Let us define some terminology. A cache can be expressed as a data array with  $N_R$  rows. Each row contains  $N_L$  cache lines, each line contains  $N_W$  words, and each word contains  $N_B$ bits. The cache size is  $N_R \times N_L \times N_W \times N_B$ bits.

#### 4.1 Bit Interleaving Scheme

SS-MBE can have multiple error bits in the same row, or the same column<sup>11)</sup>. We will now describe the interleaving scheme to deal with these kinds of errors.

## 4.1.1 Dealing with Horizontal MBE

Interleaving layout of words converts adjacent error bits in the same row into SBEs in different words. ECC-protected caches have used this technique to effectively reduce MBEs on the same ECC unit <sup>13),18)</sup>. We use the same technique in Zigzag-HVP to deal with horizontal MBE. The interleaved words in a row belong to different parity domains. **Figure 3**-a illustrates a simple example; two words are interleaved in each row and up to two bit errors can be tolerated ( $b_i^j$  indicates the *j*-th bit of the *i*-th word in a row).

We must interleave at least d different words to tolerate up to d bit errors. In a typical SRAM design, several neighbor bits in the same row share a sense amplifier, from which only one bit is multiplexed and amplified in an access. We have two possible options in choosing how to interleave words horizontally. If the number of cache lines in each row  $N_L$  is larger than or equal to d, we should interleave words from different cache lines. In this case, the words belonging to a cache line can be accessed at once, which is preferred for line-based cache operations such as line replacements or cache refills. If  $N_L$  is smaller than d (possible in small caches), the interleaved word could be selected from the same line. In this case, reading a whole cache line requires several cache accesses since an access can only read a subset of words of the cache line.

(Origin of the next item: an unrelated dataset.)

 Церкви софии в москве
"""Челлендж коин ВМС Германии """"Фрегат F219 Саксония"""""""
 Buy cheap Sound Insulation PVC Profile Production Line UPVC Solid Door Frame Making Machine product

The number of horizontal parity bits is equal to the number of cache words  $(N_R \times N_L \times N_W)$ 



Fig. 3 Interleaving schemes to deal with MBEs. Bits are interleaved to tolerate horizontal MBEs in (a). Scheme in (b) tolerates horizontal & vertical MBEs but requires many vertical parity bits. Scheme in (c) can tolerate horizontal & vertical MBEs with fewer vertical parity bits.

and is independent of how the words are interleaved.

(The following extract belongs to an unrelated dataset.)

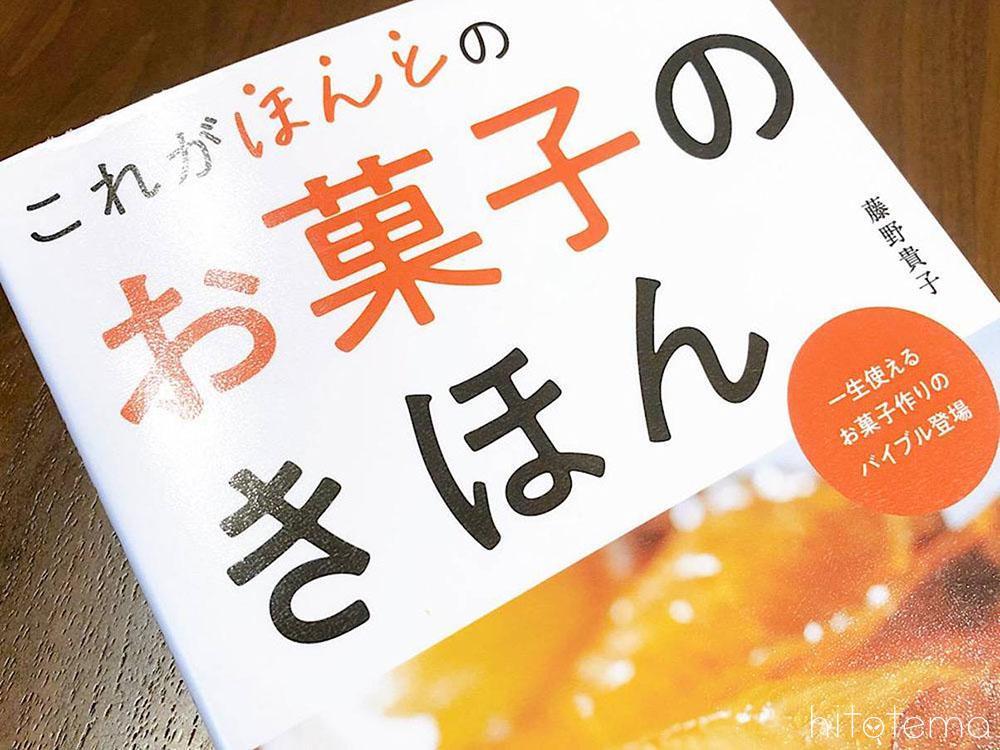 お菓子作りの前に読みたい1冊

#### 4.1.2 Dealing with Vertical MBE

Vertical MBE can also be dealt with by using the same interleaving concept as in the case of horizontal MBE. Consecutive bits in the same column are protected by different vertical parity bits. In Fig. 3-b, bits in the even and odd rows are protected by a different vertical parity and up to two bit errors can be tolerated in this example. This scheme requires d vertical parity bits in each column to tolerate up to dbit errors. Since the vertical parity bits are frequently updated, they should be implemented as flipflops or latches but this would use larger areas than normal SRAM cells. The overheads for vertical parity increase with a large d and may offset the benefit of HVP.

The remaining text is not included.